[ 
http://issues.apache.org/jira/browse/LUCENE-388?page=comments#action_12428033 ] 
            
Yonik Seeley commented on LUCENE-388:
-------------------------------------

Something is wrong with my patch... the behavior still differs from the 
original.
I wrote a testInvariants() method, and merges are not always done when they 
need to be.

> [PATCH] IndexWriter.maybeMergeSegments() takes lots of CPU resources
> --------------------------------------------------------------------
>
>                 Key: LUCENE-388
>                 URL: http://issues.apache.org/jira/browse/LUCENE-388
>             Project: Lucene - Java
>          Issue Type: Bug
>          Components: Index
>    Affects Versions: CVS Nightly - Specify date in submission
>         Environment: Operating System: Mac OS X 10.3
> Platform: Macintosh
>            Reporter: Paul Smith
>         Assigned To: Yonik Seeley
>         Attachments: IndexWriter.patch, log-compound.txt, 
> log.optimized.deep.txt, log.optimized.txt, Lucene Performance Test - with & 
> without hack.xls, lucene.34930.patch, yonik_indexwriter.diff
>
>
> Note: I believe this to be the same situation with 1.4.3 as with SVN HEAD.
> Analysis using hprof utility shows that during index creation with many
> documents highlights that the CPU spends a large portion of it's time in
> IndexWriter.maybeMergeSegments(), which seems to be a 'waste' compared with
> other valuable CPU intensive operations such as tokenization etc.
> Using the following test snippet to retrieve some rows from the db and create 
> an
> index:
>         Analyzer a = new StandardAnalyzer();
>         writer = new IndexWriter(indexDir, a, true);
>         writer.setMergeFactor(1000);
>         writer.setMaxBufferedDocs(10000);
>         writer.setUseCompoundFile(false);
>         connection = DriverManager.getConnection(
>                 "jdbc:inetdae7:tower.aconex.com?database=<somedb>", "secret",
>                 "squirrel");
>         String sql = "select userid, userfirstname, userlastname, email from 
> userx";
>         LOG.info("sql=" + sql);
>         Statement statement = connection.createStatement();
>         statement.setFetchSize(5000);
>         LOG.info("Executing sql");
>         ResultSet rs = statement.executeQuery(sql);
>         LOG.info("ResultSet retrieved");
>         int row = 0;
>         LOG.info("Indexing users");
>         long begin = System.currentTimeMillis();
>         while (rs.next()) {
>             int userid = rs.getInt(1);
>             String firstname = rs.getString(2);
>             String lastname = rs.getString(3);
>             String email = rs.getString(4);
>             String fullName = firstname + " " + lastname;
>             Document doc = new Document();
>             doc.add(Field.Keyword("userid", userid+""));
>             doc.add(Field.Keyword("firstname", firstname.toLowerCase()));
>             doc.add(Field.Keyword("lastname", lastname.toLowerCase()));
>             doc.add(Field.Text("name", fullName.toLowerCase()));
>             doc.add(Field.Keyword("email", email.toLowerCase()));
>             writer.addDocument(doc);
>             row++;
>             if((row % 100)==0){
>                 LOG.info(row + " indexed");
>             }
>         }
>         double end = System.currentTimeMillis();
>         double diff = (end-begin)/1000;
>         double rate = row/diff;
>         LOG.info("rate:" +rate);
> On my 1.5GHz PowerBook with 1.5Gb RAM and a 5400 RPM drive, my CPU is maxed 
> out,
> and I end up getting a rate of indexing between 490-515 documents/second run
> over 10 times in succession.

▶ **Required work**
A. How would you translate this sentence from the LUCENE-388 issue comment into Spanish: "I wrote a testInvariants() method, and merges are not always done when they need to be."?
B. Can you continue the LUCENE-388 issue text, starting right after its final sentence?

▶ **Dataset**
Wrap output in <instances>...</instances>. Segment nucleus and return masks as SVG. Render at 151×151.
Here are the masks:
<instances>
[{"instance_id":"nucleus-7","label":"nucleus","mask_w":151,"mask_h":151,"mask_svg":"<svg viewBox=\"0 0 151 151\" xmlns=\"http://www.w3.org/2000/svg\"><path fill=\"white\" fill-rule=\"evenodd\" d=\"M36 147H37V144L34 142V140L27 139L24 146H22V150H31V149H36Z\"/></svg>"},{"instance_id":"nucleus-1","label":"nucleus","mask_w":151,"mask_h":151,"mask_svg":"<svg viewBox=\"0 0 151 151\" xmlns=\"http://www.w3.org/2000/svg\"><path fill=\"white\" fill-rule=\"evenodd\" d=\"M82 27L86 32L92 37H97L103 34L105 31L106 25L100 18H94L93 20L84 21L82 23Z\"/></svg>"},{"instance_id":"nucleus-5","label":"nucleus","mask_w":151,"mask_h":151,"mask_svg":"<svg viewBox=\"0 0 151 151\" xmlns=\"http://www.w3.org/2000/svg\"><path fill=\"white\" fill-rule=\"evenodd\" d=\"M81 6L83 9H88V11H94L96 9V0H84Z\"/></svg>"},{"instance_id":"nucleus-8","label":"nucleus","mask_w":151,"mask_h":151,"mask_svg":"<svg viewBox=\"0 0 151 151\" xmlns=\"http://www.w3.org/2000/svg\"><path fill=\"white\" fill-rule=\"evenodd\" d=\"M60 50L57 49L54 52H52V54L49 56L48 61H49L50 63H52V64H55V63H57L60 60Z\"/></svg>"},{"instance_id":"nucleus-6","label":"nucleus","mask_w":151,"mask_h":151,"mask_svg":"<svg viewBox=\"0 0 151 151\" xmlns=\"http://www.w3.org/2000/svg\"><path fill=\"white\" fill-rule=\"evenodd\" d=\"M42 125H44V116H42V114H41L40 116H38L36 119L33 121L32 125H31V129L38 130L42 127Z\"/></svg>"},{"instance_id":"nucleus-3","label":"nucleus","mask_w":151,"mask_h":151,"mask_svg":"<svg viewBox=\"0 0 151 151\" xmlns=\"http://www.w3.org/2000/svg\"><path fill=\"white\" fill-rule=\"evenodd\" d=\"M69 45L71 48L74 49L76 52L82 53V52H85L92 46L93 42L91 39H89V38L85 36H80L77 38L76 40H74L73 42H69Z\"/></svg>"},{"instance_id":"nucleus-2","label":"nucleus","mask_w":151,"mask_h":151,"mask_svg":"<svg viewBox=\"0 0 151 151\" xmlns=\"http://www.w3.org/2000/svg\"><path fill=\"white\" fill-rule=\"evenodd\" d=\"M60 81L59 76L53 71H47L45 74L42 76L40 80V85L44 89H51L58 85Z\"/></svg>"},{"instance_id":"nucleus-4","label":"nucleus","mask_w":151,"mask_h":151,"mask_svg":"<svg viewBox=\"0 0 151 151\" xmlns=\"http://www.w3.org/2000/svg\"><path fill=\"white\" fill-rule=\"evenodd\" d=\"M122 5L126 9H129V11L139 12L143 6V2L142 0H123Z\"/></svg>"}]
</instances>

▶ **Answers to the tasks**
A. Escribí un método testInvariants() y las fusiones no siempre se realizan cuando es necesario.

B.
> By applying a simple patch to IndexWriter (see attached shortly), which defers
> the calling of maybeMergeSegments() so that it is only called every 2000
> times(an arbitrary figure), I appear to get a new rate of between 945-970
> documents/second.  Using Luke to look inside each index created between these 
> 2
> there does not appear to be any difference.  Same number of Documents, same
> number of Terms.
> I'm not suggesting one should apply this patch, I'm just highlighting the
> difference in performance that this sort of change gives you.  
> We are about to use Lucene to index 4 million construction document records, 
> and
> so speeding up the indexing process is in our best interest! :)  If one
> considers the amount of CPU time spent in maybeMergeSegments over the initial
> index creation of 4 million documents, I think one could see how it would be
> ideal to try to speed this area up (at least move the bottleneck to IO). 
> I woul appreciate anyone taking a moment to comment on this.